Top Ten Ways The World Could End
WORDS BY OWEN JAVELLANA
In these dark times of recession, war, global warming, and a Jonas Brothers TV series, it’s easy to feel that the world is on a Lindsay Lohan-esque downward spiral. But when the glass seems half empty, remember: it could always be worse. Here are scenarios of how it could all hit the fan, on a global scale.
10. Natural Disasters
Pretty self-explanatory. But everyone always thinks of the obvious ones. Earthquakes, volcanoes, tsunamis… no one’s watching out for the underdog natural disasters. Like fog. I’d rather enjoy that, actually. It would be like apocalypse via minor inconvenience. It’s less jarring that way.
While a chosen few will get to ride a shuttle into space with Bruce Willis and stop the meteor like in Armageddon, the other 6 billion of us will fight for spots in the government’s underground shelters like in The Other Movie About a Meteor. Which is bad news for me, since “compiling Top Ten lists” and “napping” are not on Uncle Sam’s list of skills needed in the new world.
8. Robot Uprising
It starts with vacuum cleaners that can steer themselves. Then it’s vacuum cleaners that look like humans. Next thing you know, it’s vacuum cleaners that can form global armies, travel through time, put us in the matrix and maybe… just maybe… feel love.

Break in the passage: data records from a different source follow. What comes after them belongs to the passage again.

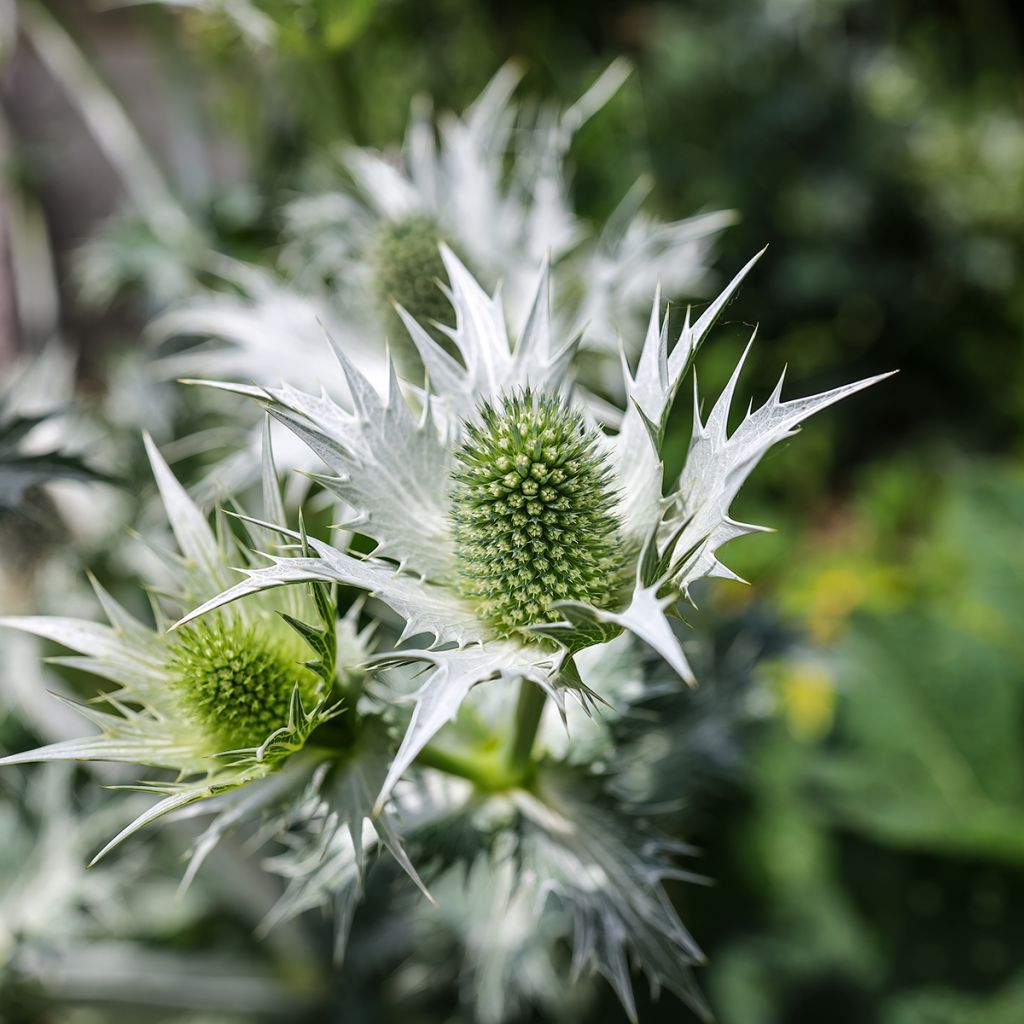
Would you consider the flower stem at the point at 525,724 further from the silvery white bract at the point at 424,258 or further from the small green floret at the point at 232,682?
the silvery white bract at the point at 424,258

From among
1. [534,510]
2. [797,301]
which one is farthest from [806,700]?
[534,510]

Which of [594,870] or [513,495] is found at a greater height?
[513,495]

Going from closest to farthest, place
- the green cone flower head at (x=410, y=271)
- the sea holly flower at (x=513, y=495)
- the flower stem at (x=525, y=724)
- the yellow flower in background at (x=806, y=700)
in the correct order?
the sea holly flower at (x=513, y=495), the flower stem at (x=525, y=724), the green cone flower head at (x=410, y=271), the yellow flower in background at (x=806, y=700)

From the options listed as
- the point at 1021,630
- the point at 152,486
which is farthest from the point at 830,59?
the point at 152,486

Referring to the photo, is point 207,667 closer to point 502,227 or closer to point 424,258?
point 424,258

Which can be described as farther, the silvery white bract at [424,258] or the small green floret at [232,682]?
the silvery white bract at [424,258]

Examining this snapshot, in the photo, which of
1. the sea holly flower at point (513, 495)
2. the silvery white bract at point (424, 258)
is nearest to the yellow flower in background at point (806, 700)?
the silvery white bract at point (424, 258)
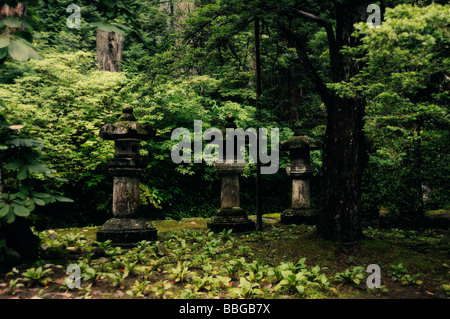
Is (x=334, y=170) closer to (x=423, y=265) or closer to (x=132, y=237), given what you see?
(x=423, y=265)

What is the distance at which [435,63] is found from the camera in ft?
9.33

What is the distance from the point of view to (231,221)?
610cm

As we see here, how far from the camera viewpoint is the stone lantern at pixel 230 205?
6086 mm

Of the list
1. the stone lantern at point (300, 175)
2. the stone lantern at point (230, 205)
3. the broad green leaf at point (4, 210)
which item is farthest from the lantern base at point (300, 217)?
the broad green leaf at point (4, 210)

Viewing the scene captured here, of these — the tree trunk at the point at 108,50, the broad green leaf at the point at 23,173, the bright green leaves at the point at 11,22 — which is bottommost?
the broad green leaf at the point at 23,173

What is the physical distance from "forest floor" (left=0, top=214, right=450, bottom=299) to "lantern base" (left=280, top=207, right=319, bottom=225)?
5.37ft

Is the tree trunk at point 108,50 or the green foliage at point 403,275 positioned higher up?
the tree trunk at point 108,50

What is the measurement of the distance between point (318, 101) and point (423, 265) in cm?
895

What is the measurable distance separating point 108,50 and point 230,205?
8456 millimetres

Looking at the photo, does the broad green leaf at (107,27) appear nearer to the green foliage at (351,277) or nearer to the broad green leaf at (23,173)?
the broad green leaf at (23,173)

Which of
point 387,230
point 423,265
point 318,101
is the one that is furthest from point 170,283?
point 318,101

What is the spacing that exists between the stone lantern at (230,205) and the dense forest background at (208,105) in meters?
1.17

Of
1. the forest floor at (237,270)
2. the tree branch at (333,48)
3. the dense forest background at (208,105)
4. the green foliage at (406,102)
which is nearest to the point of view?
the green foliage at (406,102)

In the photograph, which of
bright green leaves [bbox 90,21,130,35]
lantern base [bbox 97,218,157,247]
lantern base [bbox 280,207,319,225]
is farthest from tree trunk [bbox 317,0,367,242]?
bright green leaves [bbox 90,21,130,35]
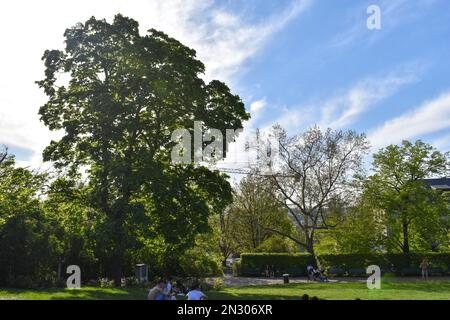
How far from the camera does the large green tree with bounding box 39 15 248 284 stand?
24.5 metres

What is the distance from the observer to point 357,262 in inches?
1700

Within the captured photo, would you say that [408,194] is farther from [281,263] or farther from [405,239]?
[281,263]

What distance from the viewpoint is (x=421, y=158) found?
147ft

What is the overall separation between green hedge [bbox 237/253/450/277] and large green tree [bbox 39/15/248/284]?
66.5 feet

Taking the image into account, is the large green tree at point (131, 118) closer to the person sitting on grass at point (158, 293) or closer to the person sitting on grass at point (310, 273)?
the person sitting on grass at point (158, 293)

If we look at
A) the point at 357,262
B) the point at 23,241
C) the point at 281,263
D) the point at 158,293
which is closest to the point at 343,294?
the point at 158,293

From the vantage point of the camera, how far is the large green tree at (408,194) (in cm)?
4247

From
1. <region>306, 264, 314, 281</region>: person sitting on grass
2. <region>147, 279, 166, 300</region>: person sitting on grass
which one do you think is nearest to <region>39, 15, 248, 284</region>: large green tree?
<region>147, 279, 166, 300</region>: person sitting on grass

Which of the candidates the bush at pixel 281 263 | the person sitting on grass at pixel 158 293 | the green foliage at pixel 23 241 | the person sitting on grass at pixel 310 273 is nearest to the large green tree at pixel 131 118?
the green foliage at pixel 23 241

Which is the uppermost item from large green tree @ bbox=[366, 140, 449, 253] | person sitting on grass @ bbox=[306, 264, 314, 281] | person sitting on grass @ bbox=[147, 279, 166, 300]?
large green tree @ bbox=[366, 140, 449, 253]

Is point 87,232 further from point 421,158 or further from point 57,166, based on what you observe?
point 421,158

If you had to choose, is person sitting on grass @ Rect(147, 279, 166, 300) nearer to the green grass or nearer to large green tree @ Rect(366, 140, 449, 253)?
the green grass

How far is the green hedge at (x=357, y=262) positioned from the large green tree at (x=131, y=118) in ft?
66.5

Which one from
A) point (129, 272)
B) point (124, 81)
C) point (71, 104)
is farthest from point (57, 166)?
point (129, 272)
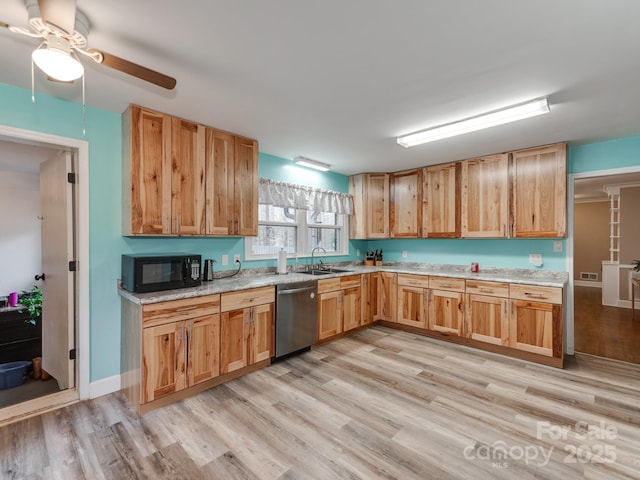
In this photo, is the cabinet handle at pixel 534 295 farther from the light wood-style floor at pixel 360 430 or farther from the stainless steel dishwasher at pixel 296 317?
the stainless steel dishwasher at pixel 296 317

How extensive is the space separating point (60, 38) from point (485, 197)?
13.9 ft

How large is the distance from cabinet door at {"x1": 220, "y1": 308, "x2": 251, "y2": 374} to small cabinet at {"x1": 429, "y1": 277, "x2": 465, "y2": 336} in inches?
99.8

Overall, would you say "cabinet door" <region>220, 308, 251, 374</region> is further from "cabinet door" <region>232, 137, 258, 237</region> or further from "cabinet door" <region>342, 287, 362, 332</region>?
"cabinet door" <region>342, 287, 362, 332</region>

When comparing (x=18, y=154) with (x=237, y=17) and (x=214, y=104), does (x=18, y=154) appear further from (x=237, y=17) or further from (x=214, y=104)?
(x=237, y=17)

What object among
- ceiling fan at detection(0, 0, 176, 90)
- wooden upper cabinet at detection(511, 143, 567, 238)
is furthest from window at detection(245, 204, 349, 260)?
wooden upper cabinet at detection(511, 143, 567, 238)

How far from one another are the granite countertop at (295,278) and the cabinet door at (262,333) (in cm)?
28

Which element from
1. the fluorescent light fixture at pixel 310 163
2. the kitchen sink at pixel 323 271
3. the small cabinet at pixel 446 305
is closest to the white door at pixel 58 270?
the fluorescent light fixture at pixel 310 163

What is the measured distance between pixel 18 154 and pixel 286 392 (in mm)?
4080

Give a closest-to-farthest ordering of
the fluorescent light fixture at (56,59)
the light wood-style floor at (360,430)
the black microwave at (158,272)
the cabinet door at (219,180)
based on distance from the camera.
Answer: the fluorescent light fixture at (56,59) < the light wood-style floor at (360,430) < the black microwave at (158,272) < the cabinet door at (219,180)

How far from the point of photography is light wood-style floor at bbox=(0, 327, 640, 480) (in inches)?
69.2

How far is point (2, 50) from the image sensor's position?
1.76 metres

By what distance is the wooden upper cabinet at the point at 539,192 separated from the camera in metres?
3.30

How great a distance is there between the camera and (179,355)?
2.44 m

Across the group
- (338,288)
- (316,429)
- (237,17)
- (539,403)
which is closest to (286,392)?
(316,429)
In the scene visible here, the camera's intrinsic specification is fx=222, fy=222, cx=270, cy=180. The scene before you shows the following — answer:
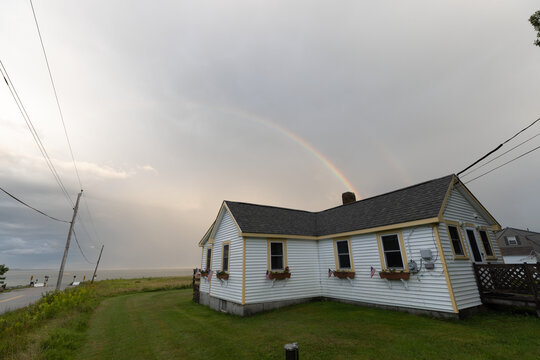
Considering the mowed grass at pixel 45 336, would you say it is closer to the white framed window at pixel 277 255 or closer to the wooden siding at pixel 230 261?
the wooden siding at pixel 230 261

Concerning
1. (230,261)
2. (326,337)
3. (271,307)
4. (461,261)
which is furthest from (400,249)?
(230,261)

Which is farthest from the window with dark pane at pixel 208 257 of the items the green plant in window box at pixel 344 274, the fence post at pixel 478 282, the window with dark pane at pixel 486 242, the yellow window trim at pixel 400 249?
the window with dark pane at pixel 486 242

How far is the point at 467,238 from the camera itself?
11367mm

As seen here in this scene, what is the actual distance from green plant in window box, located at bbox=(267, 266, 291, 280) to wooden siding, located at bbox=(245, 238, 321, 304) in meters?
0.35

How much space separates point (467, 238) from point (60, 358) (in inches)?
692

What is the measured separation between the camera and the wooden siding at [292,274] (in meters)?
12.4

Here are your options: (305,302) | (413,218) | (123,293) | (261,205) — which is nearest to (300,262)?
(305,302)

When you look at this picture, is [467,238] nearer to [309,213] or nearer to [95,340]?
[309,213]

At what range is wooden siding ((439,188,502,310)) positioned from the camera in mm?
9430

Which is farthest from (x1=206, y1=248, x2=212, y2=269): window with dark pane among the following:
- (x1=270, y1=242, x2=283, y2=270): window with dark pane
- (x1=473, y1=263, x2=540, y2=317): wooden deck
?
Answer: (x1=473, y1=263, x2=540, y2=317): wooden deck

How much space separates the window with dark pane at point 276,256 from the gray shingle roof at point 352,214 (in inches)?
32.0

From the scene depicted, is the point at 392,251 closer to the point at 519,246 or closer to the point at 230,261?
the point at 230,261

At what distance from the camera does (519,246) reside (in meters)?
40.2

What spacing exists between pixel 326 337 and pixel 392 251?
5.80 metres
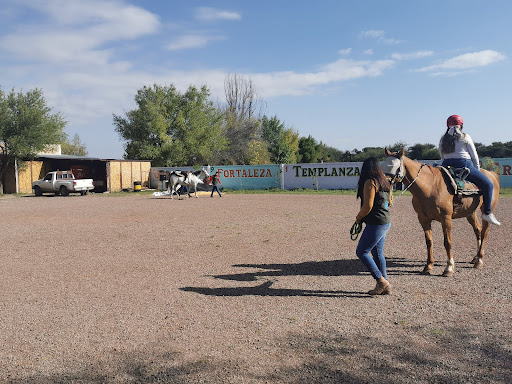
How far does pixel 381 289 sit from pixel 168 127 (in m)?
44.2

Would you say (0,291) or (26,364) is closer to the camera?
(26,364)

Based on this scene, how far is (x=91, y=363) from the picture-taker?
12.7 feet

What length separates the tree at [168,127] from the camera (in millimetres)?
45938

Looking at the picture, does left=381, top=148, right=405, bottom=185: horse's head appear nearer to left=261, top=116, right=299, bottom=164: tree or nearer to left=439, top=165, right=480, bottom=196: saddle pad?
left=439, top=165, right=480, bottom=196: saddle pad

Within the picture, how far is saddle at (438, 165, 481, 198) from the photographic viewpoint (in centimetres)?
683

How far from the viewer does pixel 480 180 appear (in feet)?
23.2

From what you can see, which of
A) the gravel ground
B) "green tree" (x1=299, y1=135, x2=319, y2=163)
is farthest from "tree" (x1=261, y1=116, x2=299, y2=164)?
the gravel ground

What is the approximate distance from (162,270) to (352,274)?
3.31 metres

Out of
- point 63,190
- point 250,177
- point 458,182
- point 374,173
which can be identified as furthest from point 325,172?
point 374,173

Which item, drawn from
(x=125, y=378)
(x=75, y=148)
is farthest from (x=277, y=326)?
(x=75, y=148)

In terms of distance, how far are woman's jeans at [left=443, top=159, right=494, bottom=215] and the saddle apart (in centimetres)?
8

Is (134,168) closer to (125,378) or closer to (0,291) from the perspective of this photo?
(0,291)

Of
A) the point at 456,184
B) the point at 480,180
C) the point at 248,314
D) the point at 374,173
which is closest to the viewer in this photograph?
the point at 248,314

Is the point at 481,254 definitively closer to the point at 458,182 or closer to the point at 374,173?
the point at 458,182
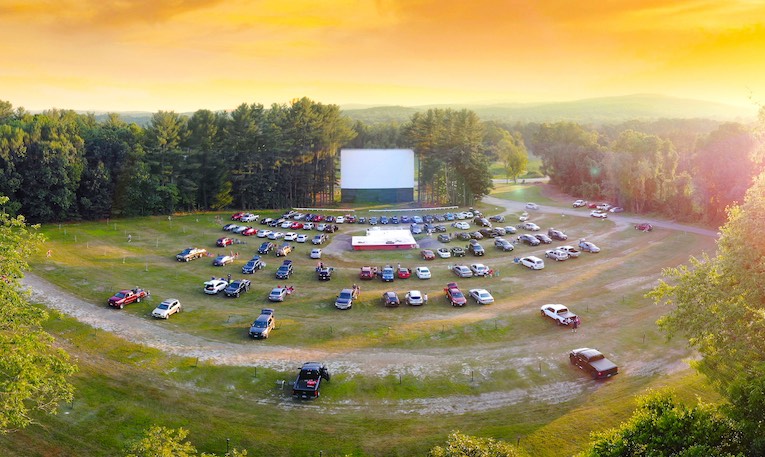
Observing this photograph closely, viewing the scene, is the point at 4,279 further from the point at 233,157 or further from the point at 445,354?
the point at 233,157

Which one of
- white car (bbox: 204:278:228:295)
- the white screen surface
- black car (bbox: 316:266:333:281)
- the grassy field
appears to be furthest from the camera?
the white screen surface

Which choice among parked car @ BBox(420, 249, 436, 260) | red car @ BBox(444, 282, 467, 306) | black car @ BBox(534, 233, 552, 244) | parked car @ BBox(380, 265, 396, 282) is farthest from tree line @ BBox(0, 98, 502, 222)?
red car @ BBox(444, 282, 467, 306)

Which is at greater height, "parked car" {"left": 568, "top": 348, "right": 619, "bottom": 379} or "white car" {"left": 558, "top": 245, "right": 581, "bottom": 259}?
"white car" {"left": 558, "top": 245, "right": 581, "bottom": 259}

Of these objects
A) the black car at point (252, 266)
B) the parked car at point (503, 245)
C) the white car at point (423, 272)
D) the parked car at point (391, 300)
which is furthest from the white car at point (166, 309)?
the parked car at point (503, 245)

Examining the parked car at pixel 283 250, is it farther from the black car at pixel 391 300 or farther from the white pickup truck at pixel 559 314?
the white pickup truck at pixel 559 314

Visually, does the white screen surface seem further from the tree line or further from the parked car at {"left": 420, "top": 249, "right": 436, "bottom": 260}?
the parked car at {"left": 420, "top": 249, "right": 436, "bottom": 260}
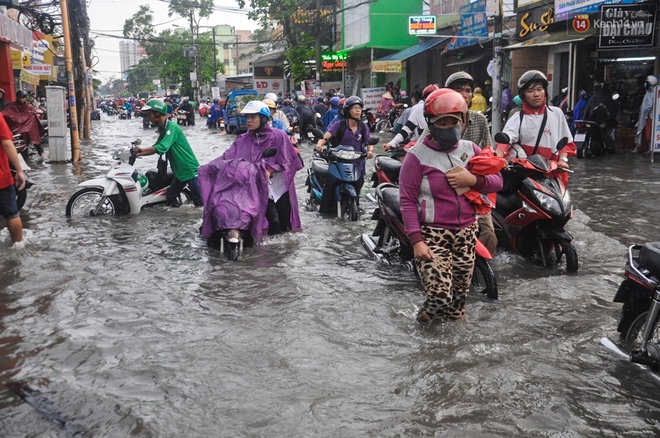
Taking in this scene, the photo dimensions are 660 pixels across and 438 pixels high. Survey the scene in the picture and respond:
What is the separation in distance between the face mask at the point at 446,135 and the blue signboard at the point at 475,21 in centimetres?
1714

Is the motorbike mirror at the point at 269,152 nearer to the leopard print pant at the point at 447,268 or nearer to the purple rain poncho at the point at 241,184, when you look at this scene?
the purple rain poncho at the point at 241,184


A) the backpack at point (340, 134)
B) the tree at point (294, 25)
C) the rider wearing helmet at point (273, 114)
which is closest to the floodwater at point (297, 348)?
the backpack at point (340, 134)

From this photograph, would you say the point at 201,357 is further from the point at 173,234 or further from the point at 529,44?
the point at 529,44

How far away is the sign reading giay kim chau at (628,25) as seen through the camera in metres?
14.3

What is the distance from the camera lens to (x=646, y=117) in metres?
15.9

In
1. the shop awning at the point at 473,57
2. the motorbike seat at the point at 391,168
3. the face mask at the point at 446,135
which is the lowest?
the motorbike seat at the point at 391,168

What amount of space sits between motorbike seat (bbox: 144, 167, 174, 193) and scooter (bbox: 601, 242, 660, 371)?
699 cm

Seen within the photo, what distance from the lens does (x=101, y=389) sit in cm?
408

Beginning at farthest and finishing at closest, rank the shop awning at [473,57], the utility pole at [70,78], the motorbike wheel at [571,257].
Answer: the shop awning at [473,57] → the utility pole at [70,78] → the motorbike wheel at [571,257]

Christians believe that when good people die, they get to go to heaven. Vikings believed that when good people die, they get to fight alongside Odin during “Ragnarok,” an apocalyptic battle of gods and monsters, where giant wolves swallow the sun, the world serpent fights Thor in mortal combat, and the whole of creation is consumed. In other words, the world becomes a heavy metal album cover.
6. Alien Invasion
All probing aside, if there’s anything I’ve learned from Gears of War, Halo, Predator, District 9, Predator 2, and Marvin the Martian, it’s that when any aliens arrive, hostile or not, they will have awesome futuristic weapons for us to steal and dual-wield, once again reaffirming how savage/gun-crazy/badass we simple earthlings are. And I want to be there when humans finally get ray guns that strangle a man with his own bowels.
5. Zombie Plague
This one is a no-brainer (pun intended). Mainly because it will be movie geeks and video game nerds who’ll save the day with their anime replica swords and vast knowledge of zombie lore, finally getting their chance at being the hero, instead of stupid jocks who think they’re so cool but will probably get turned into zombies and die and NEVER MAKE FUN OF ME AGAIN!
4. Regular NON-Zombie Plague
Not gonna lie. This one will suck. Remember the last time you were sick? It’s that. Until you die.
3. Ice Age
The best part of an ice age apocalypse would be when I’m huddled around my dwindling campfire inside the frozen ruins of a Walmart and I turn to my friends and say “Hey at least we don’t have to worry about global warming!!” And then they would say nothing, because I ate them a long time ago.
2. Whatever Happened in Waterworld
I didn’t watch Waterworld, but I’ve seen enough to know almost the entire world is covered in water, and everyone dresses like 2pac in the “California Love” video, only they’re ALSO PIRATES, combining two of the most awesome things ever.
1. Nuclear Holocaust
I don’t mean an actual nuclear holocaust, which would be horrible. I mean a sci-fi nuclear holocaust, where you come out of your bunker and you and all your (remaining) friends have extra mutated appendages, and all the streets are empty and every day is Looting Day! It would be like the scene in Home Alone where Kevin realizes he has the whole house to himself, only it’s the whole world, and everything is charred and miserable.
So take a tip from young Kevin McCallister. Even when the chips are down, and it seems like you’ve been abandoned, and the thieves are at your door with nothing but paint cans and Micro Machines keeping them at bay, sometimes you’ve just gotta suck it up, order a cheese pizza, and say “Hey, at least I’m not enslaved by a robotic vacuum overlord.”